Real-time monitoring of thin film thickness and surface roughness using a single mode optical fiber

Abstract

This research introduces an innovative method for real-time monitoring thin film growth and surface roughness using a single mode optical fiber without any additional treatment. The cleaved end of the fiber was installed within the deposition chamber, allowing the thin film to be deposited directly onto the fiber tip. During the deposition process, a Fabry-Pérot interferometer was formed with its cavity length equal to the film thickness. As the thin film grows, it alters the cavity length, resulting in a measurable interferogram.

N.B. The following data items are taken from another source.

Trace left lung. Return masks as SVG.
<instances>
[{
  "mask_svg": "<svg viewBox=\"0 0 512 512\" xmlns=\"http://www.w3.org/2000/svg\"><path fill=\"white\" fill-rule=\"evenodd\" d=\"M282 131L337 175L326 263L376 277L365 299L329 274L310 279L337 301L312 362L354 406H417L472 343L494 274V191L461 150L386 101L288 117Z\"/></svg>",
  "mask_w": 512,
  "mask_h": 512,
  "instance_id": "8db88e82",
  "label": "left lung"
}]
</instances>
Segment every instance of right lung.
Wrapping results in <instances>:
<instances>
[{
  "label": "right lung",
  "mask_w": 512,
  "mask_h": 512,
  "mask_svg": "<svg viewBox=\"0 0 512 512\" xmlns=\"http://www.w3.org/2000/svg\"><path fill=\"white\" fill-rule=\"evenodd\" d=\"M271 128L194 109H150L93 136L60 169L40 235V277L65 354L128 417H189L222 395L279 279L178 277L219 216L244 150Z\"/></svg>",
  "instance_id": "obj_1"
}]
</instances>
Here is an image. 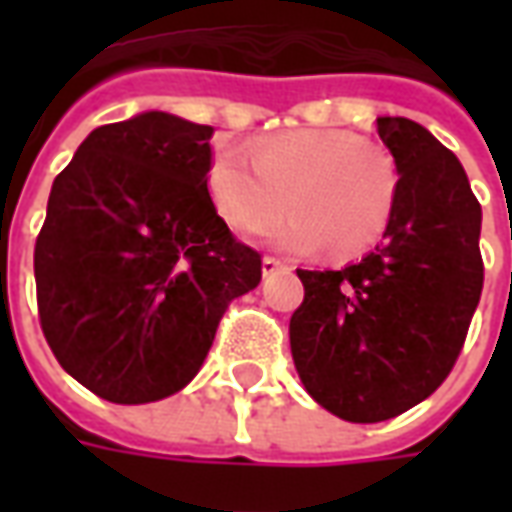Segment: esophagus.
<instances>
[{
	"instance_id": "esophagus-1",
	"label": "esophagus",
	"mask_w": 512,
	"mask_h": 512,
	"mask_svg": "<svg viewBox=\"0 0 512 512\" xmlns=\"http://www.w3.org/2000/svg\"><path fill=\"white\" fill-rule=\"evenodd\" d=\"M279 268H285L282 263H279L277 257H263V277H271V274H277Z\"/></svg>"
}]
</instances>
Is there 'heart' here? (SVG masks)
Listing matches in <instances>:
<instances>
[{
	"label": "heart",
	"mask_w": 512,
	"mask_h": 512,
	"mask_svg": "<svg viewBox=\"0 0 512 512\" xmlns=\"http://www.w3.org/2000/svg\"><path fill=\"white\" fill-rule=\"evenodd\" d=\"M249 155L219 147L208 194L224 222L257 233L296 211L268 238L290 255L332 246L351 257L381 241L397 202V169L384 147L334 128H299L257 139Z\"/></svg>",
	"instance_id": "1"
}]
</instances>
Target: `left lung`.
Wrapping results in <instances>:
<instances>
[{
  "mask_svg": "<svg viewBox=\"0 0 512 512\" xmlns=\"http://www.w3.org/2000/svg\"><path fill=\"white\" fill-rule=\"evenodd\" d=\"M397 169L384 244L356 266L304 271L290 351L334 417L384 422L450 376L483 293V211L452 150L406 117H378Z\"/></svg>",
  "mask_w": 512,
  "mask_h": 512,
  "instance_id": "1",
  "label": "left lung"
}]
</instances>
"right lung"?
Wrapping results in <instances>:
<instances>
[{
    "label": "right lung",
    "instance_id": "add662e5",
    "mask_svg": "<svg viewBox=\"0 0 512 512\" xmlns=\"http://www.w3.org/2000/svg\"><path fill=\"white\" fill-rule=\"evenodd\" d=\"M211 126L145 112L95 128L54 178L38 315L65 373L136 406L197 376L224 310L263 277L208 194Z\"/></svg>",
    "mask_w": 512,
    "mask_h": 512
}]
</instances>
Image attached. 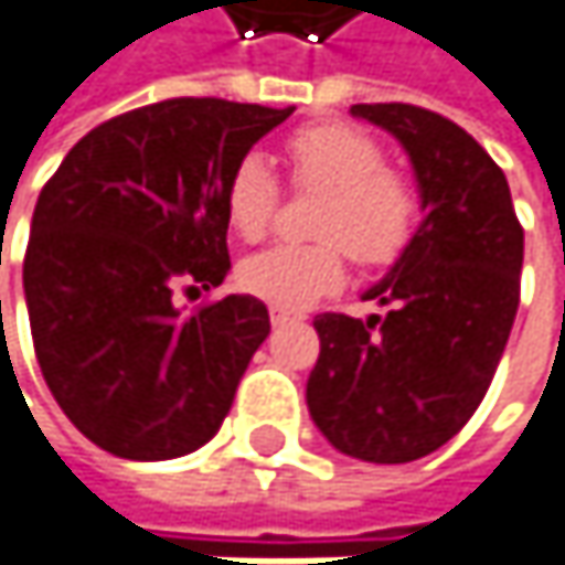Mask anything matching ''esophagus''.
<instances>
[{
	"instance_id": "esophagus-1",
	"label": "esophagus",
	"mask_w": 565,
	"mask_h": 565,
	"mask_svg": "<svg viewBox=\"0 0 565 565\" xmlns=\"http://www.w3.org/2000/svg\"><path fill=\"white\" fill-rule=\"evenodd\" d=\"M269 319H273V326H286V322L299 319V312H292V309H282V306H273V309H269Z\"/></svg>"
}]
</instances>
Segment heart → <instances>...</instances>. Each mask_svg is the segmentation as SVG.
<instances>
[{"mask_svg": "<svg viewBox=\"0 0 565 565\" xmlns=\"http://www.w3.org/2000/svg\"><path fill=\"white\" fill-rule=\"evenodd\" d=\"M282 157L296 190L319 193L309 213V243H282L246 256L236 269L239 289L282 306L306 309L335 292L345 279V256L362 269H385L405 256L422 223V193L415 180L385 163V147L369 131L342 121L296 128ZM279 210V180L259 153L233 163L223 186L230 230L259 243Z\"/></svg>", "mask_w": 565, "mask_h": 565, "instance_id": "heart-1", "label": "heart"}]
</instances>
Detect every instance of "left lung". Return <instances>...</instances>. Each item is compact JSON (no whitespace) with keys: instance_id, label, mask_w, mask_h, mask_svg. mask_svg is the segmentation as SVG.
<instances>
[{"instance_id":"1","label":"left lung","mask_w":565,"mask_h":565,"mask_svg":"<svg viewBox=\"0 0 565 565\" xmlns=\"http://www.w3.org/2000/svg\"><path fill=\"white\" fill-rule=\"evenodd\" d=\"M412 157L424 220L365 299L385 316H316L319 362L306 385L316 427L349 457L408 463L447 444L483 402L507 349L523 226L493 157L418 105H352Z\"/></svg>"}]
</instances>
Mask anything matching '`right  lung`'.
Wrapping results in <instances>:
<instances>
[{"mask_svg": "<svg viewBox=\"0 0 565 565\" xmlns=\"http://www.w3.org/2000/svg\"><path fill=\"white\" fill-rule=\"evenodd\" d=\"M292 111L157 102L88 131L42 186L22 266L35 359L102 450L183 457L230 415L269 312L226 296L183 316L173 296L226 279V177Z\"/></svg>", "mask_w": 565, "mask_h": 565, "instance_id": "obj_1", "label": "right lung"}]
</instances>
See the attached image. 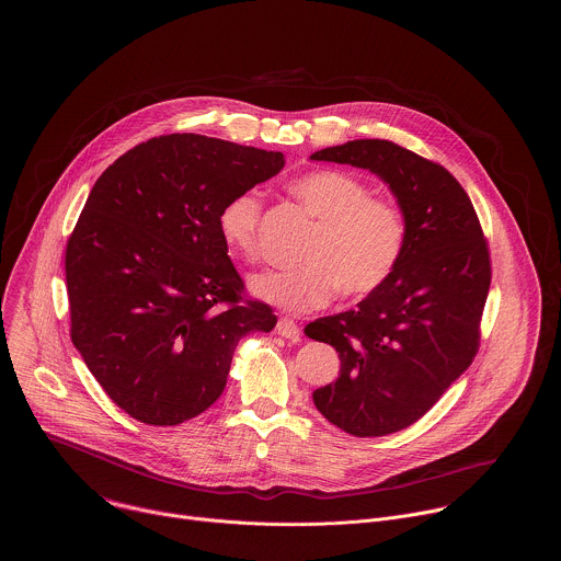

In cases where the film surface is not optically smooth, surface roughness becomes a function of deposition time. By leveraging this phenomenon, this research demonstrates a method for calculating film thickness and surface roughness using Hilbert Transform along with an iterative method. It was found that the measured film thickness fluctuates around the ground truth given by a simulation, with an error on the nanometer scale (≤4 nm) and the reflectivity error is less than 0.004 (maximum error percentage of 5.86 %). Compared to traditional quartz crystal microbalance counterpart, the proposed method directly measures the film thickness rather than mass of the thin film. Furthermore, the compact probe design allows it to be placed closer to the substrate, enhancing monitoring precision. This method offers a simple, quick, and affordable approach to monitor film thickness and surface roughness, effectively addressing the current challenges in the field.